Cancer Genetics, Inc. (CGI) acquired vivoPharm for approximately $12m. The acquisition was funded by an equity financing arrangement for up to $16m.
“The acquisition was heavily driven for us to get more into preclinical and discovery services,” Panna Sharma, CEO and president of Cancer Genetics, Inc., told Outsourcing-Pharma.com.
According to Sharma, the company’s discovery business was about 5% of revenue prior to acquiring vivoPharm. Going forward, Sharma said he expects discovery services to be north of $6m.
Dr. Ralf Brandt, CEO and managing director of vivoPharm, will lead CGI’s discovery services offering as the new President of CGI Discovery and Early Development Services.
As for vivoPharm’s other employees, Sharma said CGI plans on keeping all jobs in place and doesn’t expect any redundancies. “If anything we’ll be investing more because we would like discovery services to be a double digit figure on our PNL [profit and loss],” he said.
Sharma also noted that the acquisition fills a gap for the company in Asia Pacific where many of the CGI’s clients are running clinical trials.

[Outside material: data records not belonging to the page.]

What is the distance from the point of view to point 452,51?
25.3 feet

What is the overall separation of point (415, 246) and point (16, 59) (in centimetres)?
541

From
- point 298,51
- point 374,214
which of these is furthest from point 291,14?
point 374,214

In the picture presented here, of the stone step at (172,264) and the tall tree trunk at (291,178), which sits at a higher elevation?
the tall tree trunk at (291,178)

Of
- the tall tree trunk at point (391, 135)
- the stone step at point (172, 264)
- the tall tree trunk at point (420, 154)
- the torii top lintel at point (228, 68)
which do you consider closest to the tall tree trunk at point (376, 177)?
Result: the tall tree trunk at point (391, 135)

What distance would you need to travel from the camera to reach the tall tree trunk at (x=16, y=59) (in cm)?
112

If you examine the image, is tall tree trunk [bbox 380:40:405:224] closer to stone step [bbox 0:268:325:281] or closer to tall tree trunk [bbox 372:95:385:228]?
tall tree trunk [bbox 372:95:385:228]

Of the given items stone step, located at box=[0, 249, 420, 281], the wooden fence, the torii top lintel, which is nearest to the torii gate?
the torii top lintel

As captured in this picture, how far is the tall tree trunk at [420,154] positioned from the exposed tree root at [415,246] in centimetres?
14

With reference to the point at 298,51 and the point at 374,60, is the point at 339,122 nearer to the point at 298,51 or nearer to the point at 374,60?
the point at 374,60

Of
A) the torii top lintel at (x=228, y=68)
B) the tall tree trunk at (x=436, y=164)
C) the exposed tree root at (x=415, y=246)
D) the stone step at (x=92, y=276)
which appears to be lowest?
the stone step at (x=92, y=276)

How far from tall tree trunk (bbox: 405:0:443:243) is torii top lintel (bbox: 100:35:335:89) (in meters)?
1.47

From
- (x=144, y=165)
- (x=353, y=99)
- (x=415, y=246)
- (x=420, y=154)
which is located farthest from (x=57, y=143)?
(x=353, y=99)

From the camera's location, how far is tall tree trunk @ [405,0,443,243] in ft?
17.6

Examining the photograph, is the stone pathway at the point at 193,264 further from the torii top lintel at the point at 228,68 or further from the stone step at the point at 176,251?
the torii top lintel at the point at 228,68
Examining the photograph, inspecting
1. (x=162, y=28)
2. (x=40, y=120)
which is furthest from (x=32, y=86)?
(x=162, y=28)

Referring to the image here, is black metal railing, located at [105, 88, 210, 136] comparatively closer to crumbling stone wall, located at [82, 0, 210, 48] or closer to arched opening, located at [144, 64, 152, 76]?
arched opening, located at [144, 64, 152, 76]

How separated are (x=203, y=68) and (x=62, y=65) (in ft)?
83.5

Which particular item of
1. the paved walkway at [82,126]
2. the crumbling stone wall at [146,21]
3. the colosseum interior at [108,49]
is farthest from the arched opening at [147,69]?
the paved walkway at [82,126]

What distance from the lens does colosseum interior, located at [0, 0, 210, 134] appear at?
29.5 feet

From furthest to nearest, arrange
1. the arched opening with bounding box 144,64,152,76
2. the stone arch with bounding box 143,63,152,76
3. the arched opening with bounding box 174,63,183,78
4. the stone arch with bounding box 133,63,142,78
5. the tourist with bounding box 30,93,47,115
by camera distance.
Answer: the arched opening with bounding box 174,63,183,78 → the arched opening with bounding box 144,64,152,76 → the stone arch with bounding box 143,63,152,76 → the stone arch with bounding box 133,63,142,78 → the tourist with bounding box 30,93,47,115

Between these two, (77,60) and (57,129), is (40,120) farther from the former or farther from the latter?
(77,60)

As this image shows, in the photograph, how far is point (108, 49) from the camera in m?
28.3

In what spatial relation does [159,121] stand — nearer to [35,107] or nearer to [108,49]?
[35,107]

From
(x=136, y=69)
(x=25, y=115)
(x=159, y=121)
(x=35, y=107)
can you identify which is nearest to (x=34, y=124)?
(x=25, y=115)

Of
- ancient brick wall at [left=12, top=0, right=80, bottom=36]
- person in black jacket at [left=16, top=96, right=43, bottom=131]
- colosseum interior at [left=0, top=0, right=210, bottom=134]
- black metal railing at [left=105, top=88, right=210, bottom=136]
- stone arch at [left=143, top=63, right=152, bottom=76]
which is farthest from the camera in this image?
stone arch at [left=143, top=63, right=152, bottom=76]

vivoPharm operates approximately 14,000 square feet of AAALAC-accredited and GLP-compliant laboratories in Melbourne, Australia, and Hershey, Pennsylvania. It also has a location in Munich, Germany, which is dedicated to project management, client services, and clinical affairs.
“From a customer mix it was actually quite perfect,” Sharma added. “Because our customers are heavily big biotech and pharma [and] their customers tend to be smaller pharma and medium sized biotech.”
“So very synergistic from a customer and geography standpoint beyond the capabilities,” he said.
In addition to providing near term revenue growth, Sharma said the acquisition also diversifies the CGI’s business model – “from being a fee for service provider … to try and migrate into being a fully integrated drug discovery company.”
By bringing these capabilities in house Sharma said it allows CGI to be a fully integrated discovery company and to then partner out with pharma and biotech for later phases. “We’ll be looking for programs that we can license,” he added.
Racing to find new indications
CGI sees a lot of demand from immune-oncology (IO) companies, Sharma explained, as well as from companies that have targeted therapy programs in oncology.
“They are both looking at taking existing patient or clinical data and going back to efficacy models, vivo work, PDx [patient derived xenograft] models, and beginning those studies to see what are those extensions they can do for their existing IO programs or potentially new IO targets,” he said.
“There’s a lot of very good agents now that are in Ph IIb or Ph III … that everyone is basically racing to find new indications for,” he said, adding that “the new indications are going to come from preclinical, efficacy models, and maybe some in silico work.”